Toplantıya İAKM-Cemevi Başkanı İsrafil Erbil, Mehmet Turan dede, Savaş Hurman, Ali Ülger Maraş katliamı mağdurları Hamit Kaplan, Salman Bayır ve katliamda yakınlarını kaybeden ailelerden Veli Bozkurt katıldı. Maraş katliamında yaşamını yitirenlerin görüntüsünün yer aldığı bir pankartın da açıldığı toplantıda katliam mağdurları da yaşadıklarını anlattı. Toplantıda konuşan Aygün, katliamın üzerinden 35 yıl geçmesine rağmen, kentte halen bir anmaya bile izin verilmediğini söyledi.
Aygün, katliamla ilgili arşivlerin açıklanması için Genelkurmay Başkanlığı’na başvurduklarını ve önce olumlu bir cevap almalarına rağmen daha sonra Genelkurmay’ın çok ilginç bir karar alarak, dosyanın Milli Savunma Bakanlığı’na verileceğini öğrendiklerini söyledi.

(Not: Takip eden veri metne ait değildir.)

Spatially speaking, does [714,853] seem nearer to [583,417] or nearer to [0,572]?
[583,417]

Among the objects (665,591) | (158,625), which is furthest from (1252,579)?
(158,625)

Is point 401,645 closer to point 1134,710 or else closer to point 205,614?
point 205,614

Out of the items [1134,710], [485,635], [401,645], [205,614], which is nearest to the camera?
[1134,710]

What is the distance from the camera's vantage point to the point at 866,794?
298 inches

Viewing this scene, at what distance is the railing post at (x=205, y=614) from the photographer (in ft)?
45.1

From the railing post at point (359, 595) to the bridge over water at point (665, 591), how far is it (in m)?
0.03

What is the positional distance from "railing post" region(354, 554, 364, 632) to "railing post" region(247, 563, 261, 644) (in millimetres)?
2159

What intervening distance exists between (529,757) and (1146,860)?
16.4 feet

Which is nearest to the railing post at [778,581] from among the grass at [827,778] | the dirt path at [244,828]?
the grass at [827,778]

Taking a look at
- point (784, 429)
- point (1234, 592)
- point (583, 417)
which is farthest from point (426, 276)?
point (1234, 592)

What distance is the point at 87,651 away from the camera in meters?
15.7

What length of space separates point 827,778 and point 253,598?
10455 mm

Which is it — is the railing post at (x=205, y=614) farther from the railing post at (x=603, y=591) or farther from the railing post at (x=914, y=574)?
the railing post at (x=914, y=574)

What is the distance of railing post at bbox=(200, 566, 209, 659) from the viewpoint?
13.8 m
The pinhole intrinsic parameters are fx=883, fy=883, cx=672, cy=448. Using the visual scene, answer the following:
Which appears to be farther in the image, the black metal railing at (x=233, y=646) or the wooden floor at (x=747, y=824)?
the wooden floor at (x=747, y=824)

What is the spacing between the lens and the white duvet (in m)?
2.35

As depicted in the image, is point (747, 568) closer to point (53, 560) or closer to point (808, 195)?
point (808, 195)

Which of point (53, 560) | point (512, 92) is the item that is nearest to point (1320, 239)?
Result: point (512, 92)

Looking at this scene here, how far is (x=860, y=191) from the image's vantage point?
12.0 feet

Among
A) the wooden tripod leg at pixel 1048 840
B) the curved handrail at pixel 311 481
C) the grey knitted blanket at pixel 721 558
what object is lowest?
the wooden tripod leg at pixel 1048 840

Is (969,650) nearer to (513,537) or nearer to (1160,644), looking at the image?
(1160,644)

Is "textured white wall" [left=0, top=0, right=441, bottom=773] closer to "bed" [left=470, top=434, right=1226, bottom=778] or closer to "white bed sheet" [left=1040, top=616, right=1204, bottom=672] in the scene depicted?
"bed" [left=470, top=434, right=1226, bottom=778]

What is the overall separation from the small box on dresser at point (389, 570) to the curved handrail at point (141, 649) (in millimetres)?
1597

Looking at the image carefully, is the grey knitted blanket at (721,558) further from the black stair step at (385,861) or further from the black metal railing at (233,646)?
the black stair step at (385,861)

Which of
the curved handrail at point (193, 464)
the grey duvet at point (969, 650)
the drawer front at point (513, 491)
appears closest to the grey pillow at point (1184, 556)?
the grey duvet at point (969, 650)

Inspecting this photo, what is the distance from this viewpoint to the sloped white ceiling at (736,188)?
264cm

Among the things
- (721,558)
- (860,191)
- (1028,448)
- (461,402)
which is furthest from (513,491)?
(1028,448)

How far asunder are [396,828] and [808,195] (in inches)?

Genelkurmay Başkanlığı’nın bu ani kararını kınadıklarını ifade eden Aygün, “Maraş olaylarıyla ilgili dosyanın Genelkurmay tarafından MSB’ye verilmesini anlayamadık. Bu tasarrufu 2 gün sonra yapılacak Maraş anmasını engellemeye, Maraş etrafından oluşacak duyarlılığı yok etmeye dönük negatif bir tavır olarak görüyoruz. Maraş katliamını gizleyenlere, Maraş katliamının üstüne örtenlere bu tavrıyla Genelkurmay Başkanlığı’nın da katıldığını düşünüyoruz. Buradan Genelkurmay Başkanlığı’nı da protesto ediyoruz”.
Mehmet Turan dede, konuşmasında şunları dile getirdi: “Hiç kimse, hiç kimseyi yaşamından mahrum etmeye hakkı yoktur. Bu ne hakka ne halka layık bir olgudur. Şunu bütün dünyaya ilan ediyoruz. İnsanlar incitilmesin, incinenler bir bütün incitebilirler bu nedenle o düsturu yürütme amacını burada Gülbangımızla bütün dünya insanlığına haykırmaya bütün insanlığı davet ediyoruz” diyerek Gülbangı okudu. Daha sonra söz alan Başkan İsrafil Erbil de, Maraş katliamının dünyada eşi benzeri az rastlayan bir katliam olduğunu ifade ederek şunları söyledi: “Katliamda, çocuklar anne karnından çıkarılmış, ağaçlara çivilenmiş, yaşlı kadınlarımızın gözleri oyulmuş ve canlarımız kazanlarda diri diri kaynatılmıştır. 35 yıldır katliamla yüzleşmeyen devlet, ne katillerin bulunmaması için çaba göstermiş ne de yargılamalarının önünü açmıştır”.
Konuşmasında Genel Kurmay’da bulunan katliamla ilgili belgelerin günışığına çıkarılmadığını ve bu belgelerin alınması için mücadele ettiklerine değinen Erbil, “Aslında tüm bunlar, bu katliamın ne kadar derinliklerden olduğunu, ne kadar derin güçler tarafından işlendiğini ve bugün halen bu katliamı gerçekleştirenlerin bu devlet tarafından mükafatlandırıldığını bize açıkça gösteriyor” dedi. Erbil sözlerini şöyle sürdürdü: “Bizler Maraş katliamının mağdurları olarak 35 yıl önce katledilen bir halk, oradan göç ettirilmiş halkın çocukları olarak hakkımızı talep ediyoruz ve bunun hesabını soruyoruz. Kentte Maraş olaylarının yıldönümü nedeniyle yapılacak anma için Maraş Valiliğine başvuruda bulunduklarını ancak olumsuz yanıt aldıklarına değinen Erbil, Cumartesi günü Maraş’ta olacaklarını bu acıyı içinde hisseden ve destek vermek isteyen tüm canları kette düzenlenecek anmaya beklediklerini söyledi.
“Solingen’de bizim vatandaşların yaşadığı bir evin kundaklanmasından sonra müzeye çevrilmesi ve hükümet yetkililerinin gidip o müzeyi ziyaret etmesi çok anlamlıdır” diyen Erbil, “Aynı şekilde Anzakların her yıl Çanakkale’ye gelmesi çok insanidir. Peki bizler kendi ülkemizde, kendi topraklarımızda kaybettiğimiz canlarımızı neden anamıyoruz? Neden Maraş Valisi, ‘Maraş halkı buna hazır değildir’ diyor. Kaç yüzyıl geçmesi gerekiyor ki Maraş halkı hazır olsun?” diye konuştu. Basın toplantısının sonunda katliamda yakınlarını kaybedenler söz aldı. Gözyaşları arasında, katliamı anlatan mağdurlar, yakınlarının mezarlarının biran önce tespit edilmesini talep ettiler.